Americans turn against reporters as rage against the media surges

By David Bauder  /  AP, NEW YORK

The hostility she has felt from the public recently was not necessarily the last straw in TV news photographer Lori Bentley-Law’s decision to quit the business after 24 years, but it was one of them.

Bentley-Law’s recent blog post explaining why she was leaving Los Angeles’ KNBC-TV hit home for many colleagues. While US President Donald Trump’s attacks on the media are usually centered on national outlets like CNN and the New York Times, the attitudes unleashed have filtered down to journalists on the street covering news in local communities.

When a president describes the media as enemies of the people, “attitudes shift and the field crews get the brunt of the abuse,” she wrote. “And it’s not just from one side. We get it all the way around, pretty much on a daily basis.”

The US Radio Television Digital News Association (RTDNA) is spreading safety and self-defense tips to reporters, most notably advising limits on the use of one-person news crews.

The RTDNA has begun compiling anti-press incidents, like last week, when an intruder was shot after kicking down glass doors at Fox Broadcasting Co’s local station in Washington.

The National Press Photographers Association is also developing workshops to spread safety advice to its members.

“The environment has changed,” said Chris Post, a photographer for WFMZ-TV in Allentown, Pennsylvania. “I’ve witnessed the transition.”

CNN White House correspondent Jim Acosta last week made news by saying that Trump’s attacks on the media “have got to stop” because he feared someone would get hurt.

He has been the target of chants and epithets when covering Trump rallies, including one where a man looked at him and made a motion like he was slitting a throat.
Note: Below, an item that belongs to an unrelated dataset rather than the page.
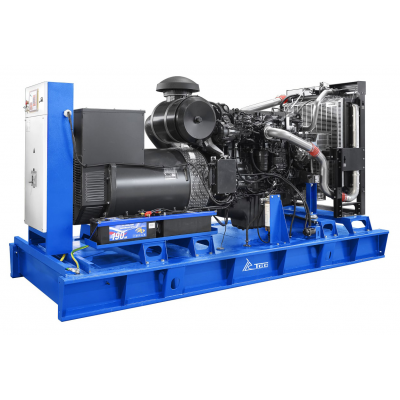 Дизельный генератор ТСС АД-500С-Т400-1РМ20 (Mecc Alte) в контейнере с АВР Дизельный генератор ТСС АД-500С-Т400-1РМ20 (Mecc Alte) в контейнере с АВР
Since then, three suspicious packages have been addressed to separate CNN offices.

While the examples of Acosta and others who follow Trump are most visible, there are countless other, more private examples that happen across the country — like when Post arrived to cover an immigration rally and a man in a car asked him where he was going.

Told it was a pro-immigration rally, the man became agitated and stepped on his accelerator, stopping just short of hitting Post and giving him a self-satisfied look, Post recalled.

“I’m 6-foot-5 [1.96m], 300 pounds [136kg],” he said. “I’ve had somebody try to grab my camera. When it gets to that point, where does it stop? It’s a tough time to be a journalist.”

Caitlin Penna, a freelance photographer from Durham, North Carolina, said she constantly has her guard up on assignments. Even her conservative family is suspicious of her.

“I’m pretty sure my grandmother thinks I’m this far-left liberal because of the things I cover,” she said.

One night, she was unwinding at a local bar and struck up a conversation with a man nearby. When she discussed what she did, the man said, “you report fake news” and walked away.

Bentley-Law was startled when the essay on leaving her job got 11,000 hits in three days. She usually counts readers to her personal blog in the dozens. Her intention was to tell friends and colleagues why she was leaving, and instead was flooded with texts and e-mails from frustrated journalists across the country.

“I suppose my experience isn’t unique and certainly resonated,” Bentley-Law, who declined to be interviewed, said via e-mail.